▶ **Actions to take**:
A: From the list of paper topics below, give every question that begins with the word "How".
B: Please echo the stretch of the paper topics below from "- How is our" through "the mind works?".

▶ **Page**:
•••••

Papers could engage questions such as:

- How does sand change into a pearl?
- How have linguistic changes enhanced or hindered self-expression?
- What does it mean to adapt Tracy Chevalier's "Girl with a Pearl
Earring" to film? What transformations must the novel undergo?
- How is our perception of Vermeer's Holland shaped by our present
determinations?
- How did Mr. Rogers use words and music to create meaning for his
television neighbors?
- What can we make of Thomas Kuhn's writings on scientific
revolutions in the wake of the information revolution? How has the
primacy of information changed the science that enabled it?
- What, exactly, triggers a revolution?
- How have new theories about the way the mind works changed the way
the mind works?
- What do Baroque artists' depictions of movement imply about their
Weltanschauung?
- Why is a Royal Shakespeare Company production of Titus Andronicus
different from one put on by prisoners at the Luther Luckett Correctional
Complex in LaGrange, Kentucky?

•••••

▶ **Dataset excerpts**:
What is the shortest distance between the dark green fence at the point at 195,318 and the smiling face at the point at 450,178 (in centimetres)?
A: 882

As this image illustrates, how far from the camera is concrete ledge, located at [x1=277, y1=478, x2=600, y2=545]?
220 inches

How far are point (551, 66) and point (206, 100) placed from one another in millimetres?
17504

•••••

▶ **Answers to the problems**:
A:
- How does sand change into a pearl?
- How have linguistic changes enhanced or hindered self-expression?
- How is our perception of Vermeer's Holland shaped by our present determinations?
- How did Mr. Rogers use words and music to create meaning for his television neighbors?
- How has the primacy of information changed the science that enabled it?
- How have new theories about the way the mind works changed the way the mind works?

B:
- How is our perception of Vermeer's Holland shaped by our present
determinations?
- How did Mr. Rogers use words and music to create meaning for his
television neighbors?
- What can we make of Thomas Kuhn's writings on scientific
revolutions in the wake of the information revolution? How has the
primacy of information changed the science that enabled it?
- What, exactly, triggers a revolution?
- How have new theories about the way the mind works changed the way
the mind works?